Thursday, July 28, 2011

Top FIVE mental energy wasters

Here's my list of top five energy eaters and wasters. These are thoughts and actions that can leave us seriously exhausted. And take away the positive and useful energy that we need in our life everyday.

ONE: Negative Talk: Though this list is not in ranking order, thinking, feeling, speaking, and finally, acting negatively is one of the most tiring things in the world. Literally. Prolonged negativity causes stress that can release hormones that in turn exhaust us or worse still - cause illnesses. So potent are the effects of negativity on our bodies.
What can you do? The mind has doors that only you can open. Refuse to open the lock when negativity comes knocking. Be strong and divert your attention through a book, music, talking, movies, cooking, running, meditating.....anything.

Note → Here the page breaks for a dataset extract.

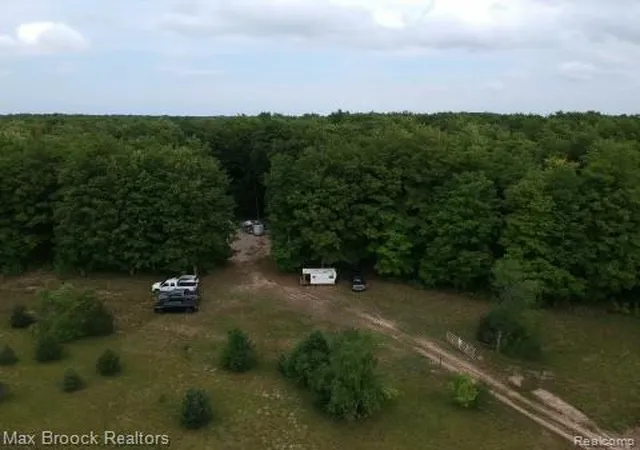Land for sale at 6545 Garden Ln, Kalkaska, MI 49646 | MLS# 61026296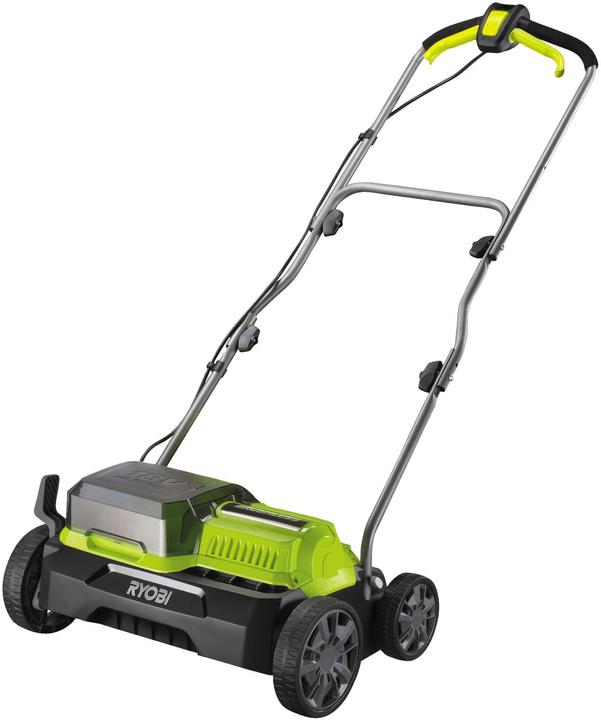 Image du produit Ryobi RY18SFX35A-0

TWO: Jealousy: Not just is jealousy a major waste of good energy it is a complete waste of our time. Think about it - what do we achieve anyway? Not just do we not get what the other person has, we also begin downgrading what we already have. Now that's an unfair deal.
What can you do? Write down five things you are utterly proud of in your own life. These could date back to school days even. Read the list aloud and absorb its impact on your mind and spirit. It works.

THREE: Worrying and Brooding: I read somewhere long ago that 99% of what we worry about never comes true. I tested it out and found this to be a fact. Logically, the time we waste in worrying about a hypothetical situation could have been invested in making the current situation a great one.
What can you do? Get logical about worrying. Worrying is an irrational activity - so ask yourself, what is fact and what is fiction? And what if the worst case scenario did really happen?

FOUR: Blaming: Not just others, but blaming oneself and taking too much responsibility is a draining mental activity. It creates negativity and helplessness - both of which tire us out mentally. God helps those who help themselves - is not just a spiritual thought, but a psychological one, too!
What can you do? Talk to yourself when you feel wronged before you talk to anyone else. Most probably, we do have a hand in our own pain. Once we address that with courage, others seem lesser culprits.

FIVE: Feeding Fear: Nothing blows things more out of proportion than fear. It could range from fear of losing our image to fear of losing money or health. But fear drives us like nothing else. And it also robs us of precious energy that we absolutely need to fire our imagination and passion.
What can you do? Figure out one small fear and get over it. Just one tiny one. The sense of elation is worth experiencing. That one small step makes other fears seem less towering.